» **DIRECTIONS**
Transcribe verbatim every line from the line containing "Which one is at" to the end of the entries, including both endpoints. Output nothing beyond those lines.

» **RECORDS SUPPLIED**
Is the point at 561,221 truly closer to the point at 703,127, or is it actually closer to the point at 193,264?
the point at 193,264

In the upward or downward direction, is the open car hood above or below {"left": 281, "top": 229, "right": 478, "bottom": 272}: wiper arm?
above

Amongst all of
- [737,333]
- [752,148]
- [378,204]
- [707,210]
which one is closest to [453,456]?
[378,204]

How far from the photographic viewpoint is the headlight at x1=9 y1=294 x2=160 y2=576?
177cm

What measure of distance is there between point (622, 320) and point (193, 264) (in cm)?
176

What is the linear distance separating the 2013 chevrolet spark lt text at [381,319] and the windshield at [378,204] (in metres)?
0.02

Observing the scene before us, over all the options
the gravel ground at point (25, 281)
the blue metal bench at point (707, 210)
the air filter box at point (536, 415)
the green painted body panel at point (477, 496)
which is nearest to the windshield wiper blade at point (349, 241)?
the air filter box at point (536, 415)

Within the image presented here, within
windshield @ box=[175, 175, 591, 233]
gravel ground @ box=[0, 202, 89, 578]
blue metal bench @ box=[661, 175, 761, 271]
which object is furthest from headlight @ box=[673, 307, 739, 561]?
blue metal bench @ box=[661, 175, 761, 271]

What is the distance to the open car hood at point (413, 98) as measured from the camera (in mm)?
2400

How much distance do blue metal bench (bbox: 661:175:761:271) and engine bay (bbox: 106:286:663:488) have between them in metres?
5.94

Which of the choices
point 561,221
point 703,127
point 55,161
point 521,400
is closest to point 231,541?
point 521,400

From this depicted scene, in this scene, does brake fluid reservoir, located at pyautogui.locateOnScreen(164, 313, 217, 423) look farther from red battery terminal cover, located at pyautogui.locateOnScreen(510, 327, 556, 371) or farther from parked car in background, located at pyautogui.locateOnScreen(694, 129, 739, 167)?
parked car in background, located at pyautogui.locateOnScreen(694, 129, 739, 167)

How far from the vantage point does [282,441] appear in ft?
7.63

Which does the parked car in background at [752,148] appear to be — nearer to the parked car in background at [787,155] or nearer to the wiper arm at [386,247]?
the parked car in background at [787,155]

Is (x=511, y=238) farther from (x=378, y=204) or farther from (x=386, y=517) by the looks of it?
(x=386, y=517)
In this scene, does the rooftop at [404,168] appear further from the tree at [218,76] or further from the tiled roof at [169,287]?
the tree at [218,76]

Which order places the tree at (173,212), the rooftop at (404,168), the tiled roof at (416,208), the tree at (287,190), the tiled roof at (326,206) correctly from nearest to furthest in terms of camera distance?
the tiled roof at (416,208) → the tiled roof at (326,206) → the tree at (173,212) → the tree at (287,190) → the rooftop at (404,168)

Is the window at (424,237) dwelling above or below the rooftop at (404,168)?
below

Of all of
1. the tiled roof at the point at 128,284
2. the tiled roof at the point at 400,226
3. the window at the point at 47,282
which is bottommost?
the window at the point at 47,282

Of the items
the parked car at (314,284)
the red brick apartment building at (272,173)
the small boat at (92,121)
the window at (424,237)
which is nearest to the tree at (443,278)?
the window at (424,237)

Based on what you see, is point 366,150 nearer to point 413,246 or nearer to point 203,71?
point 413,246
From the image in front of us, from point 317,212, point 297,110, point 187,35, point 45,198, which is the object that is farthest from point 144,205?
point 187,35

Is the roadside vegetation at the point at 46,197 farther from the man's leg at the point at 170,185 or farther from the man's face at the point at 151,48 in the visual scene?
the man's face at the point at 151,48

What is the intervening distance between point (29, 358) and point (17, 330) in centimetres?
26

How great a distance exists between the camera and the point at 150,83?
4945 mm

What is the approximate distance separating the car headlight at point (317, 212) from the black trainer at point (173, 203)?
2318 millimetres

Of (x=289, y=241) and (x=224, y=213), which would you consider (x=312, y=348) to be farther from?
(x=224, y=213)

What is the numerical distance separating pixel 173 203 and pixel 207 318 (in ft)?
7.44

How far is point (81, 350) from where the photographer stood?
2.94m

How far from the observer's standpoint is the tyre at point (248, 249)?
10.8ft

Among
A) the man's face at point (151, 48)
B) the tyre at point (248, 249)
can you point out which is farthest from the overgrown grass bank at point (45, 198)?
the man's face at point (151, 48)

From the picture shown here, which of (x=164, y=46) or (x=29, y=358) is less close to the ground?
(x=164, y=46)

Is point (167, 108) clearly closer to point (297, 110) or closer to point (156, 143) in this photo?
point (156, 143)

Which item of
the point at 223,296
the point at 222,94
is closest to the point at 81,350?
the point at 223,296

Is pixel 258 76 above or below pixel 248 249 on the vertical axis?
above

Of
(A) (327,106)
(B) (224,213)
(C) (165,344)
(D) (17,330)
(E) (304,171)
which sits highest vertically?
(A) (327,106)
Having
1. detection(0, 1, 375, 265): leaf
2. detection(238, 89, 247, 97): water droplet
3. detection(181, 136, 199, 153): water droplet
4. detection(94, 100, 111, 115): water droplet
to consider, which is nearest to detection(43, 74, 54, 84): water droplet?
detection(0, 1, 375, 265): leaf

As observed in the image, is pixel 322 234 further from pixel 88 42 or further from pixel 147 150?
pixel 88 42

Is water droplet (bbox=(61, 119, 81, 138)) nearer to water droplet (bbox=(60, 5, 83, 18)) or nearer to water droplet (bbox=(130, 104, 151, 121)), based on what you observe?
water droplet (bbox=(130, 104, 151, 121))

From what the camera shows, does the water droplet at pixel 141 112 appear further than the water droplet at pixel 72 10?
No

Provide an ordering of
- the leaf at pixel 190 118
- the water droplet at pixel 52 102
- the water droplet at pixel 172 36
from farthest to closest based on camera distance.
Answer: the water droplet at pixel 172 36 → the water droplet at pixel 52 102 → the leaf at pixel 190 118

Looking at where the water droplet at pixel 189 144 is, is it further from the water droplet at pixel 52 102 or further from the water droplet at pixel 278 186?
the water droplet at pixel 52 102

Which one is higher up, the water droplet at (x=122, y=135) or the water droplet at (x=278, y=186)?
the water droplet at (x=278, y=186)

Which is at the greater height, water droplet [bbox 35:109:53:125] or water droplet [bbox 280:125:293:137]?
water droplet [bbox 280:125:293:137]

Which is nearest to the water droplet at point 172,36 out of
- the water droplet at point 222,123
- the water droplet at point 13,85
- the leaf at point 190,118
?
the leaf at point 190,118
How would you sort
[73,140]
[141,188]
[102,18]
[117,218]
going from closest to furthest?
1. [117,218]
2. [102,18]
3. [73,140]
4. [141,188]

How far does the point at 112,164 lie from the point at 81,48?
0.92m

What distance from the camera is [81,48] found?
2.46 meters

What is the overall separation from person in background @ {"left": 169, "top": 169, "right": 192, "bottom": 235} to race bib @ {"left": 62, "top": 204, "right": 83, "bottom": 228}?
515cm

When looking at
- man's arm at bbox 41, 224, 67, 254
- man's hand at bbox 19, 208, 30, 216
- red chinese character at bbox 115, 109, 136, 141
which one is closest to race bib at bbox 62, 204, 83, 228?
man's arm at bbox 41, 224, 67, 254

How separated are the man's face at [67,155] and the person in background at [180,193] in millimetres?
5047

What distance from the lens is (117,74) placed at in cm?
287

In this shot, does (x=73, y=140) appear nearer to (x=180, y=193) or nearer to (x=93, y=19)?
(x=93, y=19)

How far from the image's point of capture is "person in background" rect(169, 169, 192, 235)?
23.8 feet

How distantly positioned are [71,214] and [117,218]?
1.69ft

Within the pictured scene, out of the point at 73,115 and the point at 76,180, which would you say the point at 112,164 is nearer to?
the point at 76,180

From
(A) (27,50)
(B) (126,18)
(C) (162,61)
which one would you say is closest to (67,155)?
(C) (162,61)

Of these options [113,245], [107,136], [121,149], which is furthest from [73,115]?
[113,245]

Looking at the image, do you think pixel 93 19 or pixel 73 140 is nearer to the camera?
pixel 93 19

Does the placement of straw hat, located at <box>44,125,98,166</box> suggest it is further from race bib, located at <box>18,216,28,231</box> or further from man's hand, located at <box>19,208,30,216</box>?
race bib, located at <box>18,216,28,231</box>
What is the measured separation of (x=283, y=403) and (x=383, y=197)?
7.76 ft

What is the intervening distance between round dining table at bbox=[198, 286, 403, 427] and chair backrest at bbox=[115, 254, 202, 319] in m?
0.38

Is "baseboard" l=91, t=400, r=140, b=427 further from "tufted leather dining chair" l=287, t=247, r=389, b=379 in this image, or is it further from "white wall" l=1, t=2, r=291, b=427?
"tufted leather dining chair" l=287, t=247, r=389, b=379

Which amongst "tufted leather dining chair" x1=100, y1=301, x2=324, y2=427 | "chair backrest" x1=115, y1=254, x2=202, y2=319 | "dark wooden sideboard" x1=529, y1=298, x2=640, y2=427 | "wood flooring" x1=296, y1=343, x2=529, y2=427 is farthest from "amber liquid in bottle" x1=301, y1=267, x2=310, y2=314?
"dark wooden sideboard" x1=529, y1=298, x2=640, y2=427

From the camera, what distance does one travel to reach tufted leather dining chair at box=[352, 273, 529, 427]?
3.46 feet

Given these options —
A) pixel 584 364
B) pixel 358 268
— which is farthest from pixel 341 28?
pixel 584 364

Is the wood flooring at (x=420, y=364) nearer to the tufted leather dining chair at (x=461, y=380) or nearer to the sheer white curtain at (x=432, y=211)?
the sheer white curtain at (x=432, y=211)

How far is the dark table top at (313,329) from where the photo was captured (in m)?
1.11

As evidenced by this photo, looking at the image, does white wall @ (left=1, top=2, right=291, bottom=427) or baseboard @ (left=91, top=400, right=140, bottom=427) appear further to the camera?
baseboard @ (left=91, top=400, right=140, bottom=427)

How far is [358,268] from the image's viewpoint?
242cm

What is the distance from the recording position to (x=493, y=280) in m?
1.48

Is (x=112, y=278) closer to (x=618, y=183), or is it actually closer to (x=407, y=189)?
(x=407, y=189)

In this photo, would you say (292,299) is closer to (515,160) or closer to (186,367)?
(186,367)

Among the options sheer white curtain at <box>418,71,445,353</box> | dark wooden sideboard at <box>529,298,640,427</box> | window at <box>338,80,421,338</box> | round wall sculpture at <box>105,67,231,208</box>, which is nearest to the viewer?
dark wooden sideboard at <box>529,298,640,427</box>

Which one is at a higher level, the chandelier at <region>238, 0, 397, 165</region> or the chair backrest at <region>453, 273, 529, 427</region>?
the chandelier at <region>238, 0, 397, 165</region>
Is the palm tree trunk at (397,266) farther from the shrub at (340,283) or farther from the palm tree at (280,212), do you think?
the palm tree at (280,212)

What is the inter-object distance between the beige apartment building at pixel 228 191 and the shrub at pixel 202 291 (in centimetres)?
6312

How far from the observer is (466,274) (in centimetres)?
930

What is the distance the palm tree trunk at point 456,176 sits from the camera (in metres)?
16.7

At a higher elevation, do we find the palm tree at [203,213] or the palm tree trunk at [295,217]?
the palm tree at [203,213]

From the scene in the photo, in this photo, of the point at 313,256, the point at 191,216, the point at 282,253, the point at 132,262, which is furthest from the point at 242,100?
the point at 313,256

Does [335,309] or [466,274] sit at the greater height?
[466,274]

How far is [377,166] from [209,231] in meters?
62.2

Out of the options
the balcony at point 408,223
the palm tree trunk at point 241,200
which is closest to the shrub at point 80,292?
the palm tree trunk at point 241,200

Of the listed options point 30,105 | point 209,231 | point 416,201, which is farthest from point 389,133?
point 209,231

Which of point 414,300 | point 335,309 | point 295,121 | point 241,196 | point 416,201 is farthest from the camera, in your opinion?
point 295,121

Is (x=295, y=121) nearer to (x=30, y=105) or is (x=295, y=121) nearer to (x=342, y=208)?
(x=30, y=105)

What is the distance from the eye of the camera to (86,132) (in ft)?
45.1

» **RESULT FOR THIS EXERCISE**
Which one is at a higher level, the chandelier at <region>238, 0, 397, 165</region> or the chair backrest at <region>453, 273, 529, 427</region>?
the chandelier at <region>238, 0, 397, 165</region>
Is the palm tree trunk at (397,266) farther from the shrub at (340,283) or farther from the palm tree at (280,212), do you think?
the palm tree at (280,212)

What is the inter-object distance between the beige apartment building at pixel 228 191 and the shrub at pixel 202 291 (in centimetres)?
6312

How far from the observer is (466,274) (in centimetres)?
930

What is the distance the palm tree trunk at point 456,176 sits from the camera (in metres)?
16.7

At a higher elevation, do we find the palm tree at [203,213] or the palm tree trunk at [295,217]?
the palm tree at [203,213]

From the scene in the photo, in this photo, of the point at 313,256, the point at 191,216, the point at 282,253, the point at 132,262, which is furthest from the point at 242,100?
the point at 313,256

Does [335,309] or [466,274] sit at the greater height?
[466,274]

How far is [377,166] from [209,231] in meters?
62.2

Out of the options
the balcony at point 408,223
the palm tree trunk at point 241,200
which is closest to the shrub at point 80,292?
the palm tree trunk at point 241,200

Of the listed options point 30,105 | point 209,231 | point 416,201, which is farthest from point 389,133?
point 209,231

Which of point 414,300 | point 335,309 | point 295,121 | point 241,196 | point 416,201 is farthest from the camera, in your opinion?
point 295,121

Is (x=295, y=121) nearer to (x=30, y=105) or is (x=295, y=121) nearer to (x=342, y=208)?
(x=30, y=105)

What is the distance from the eye of the camera to (86,132) (in ft)?
45.1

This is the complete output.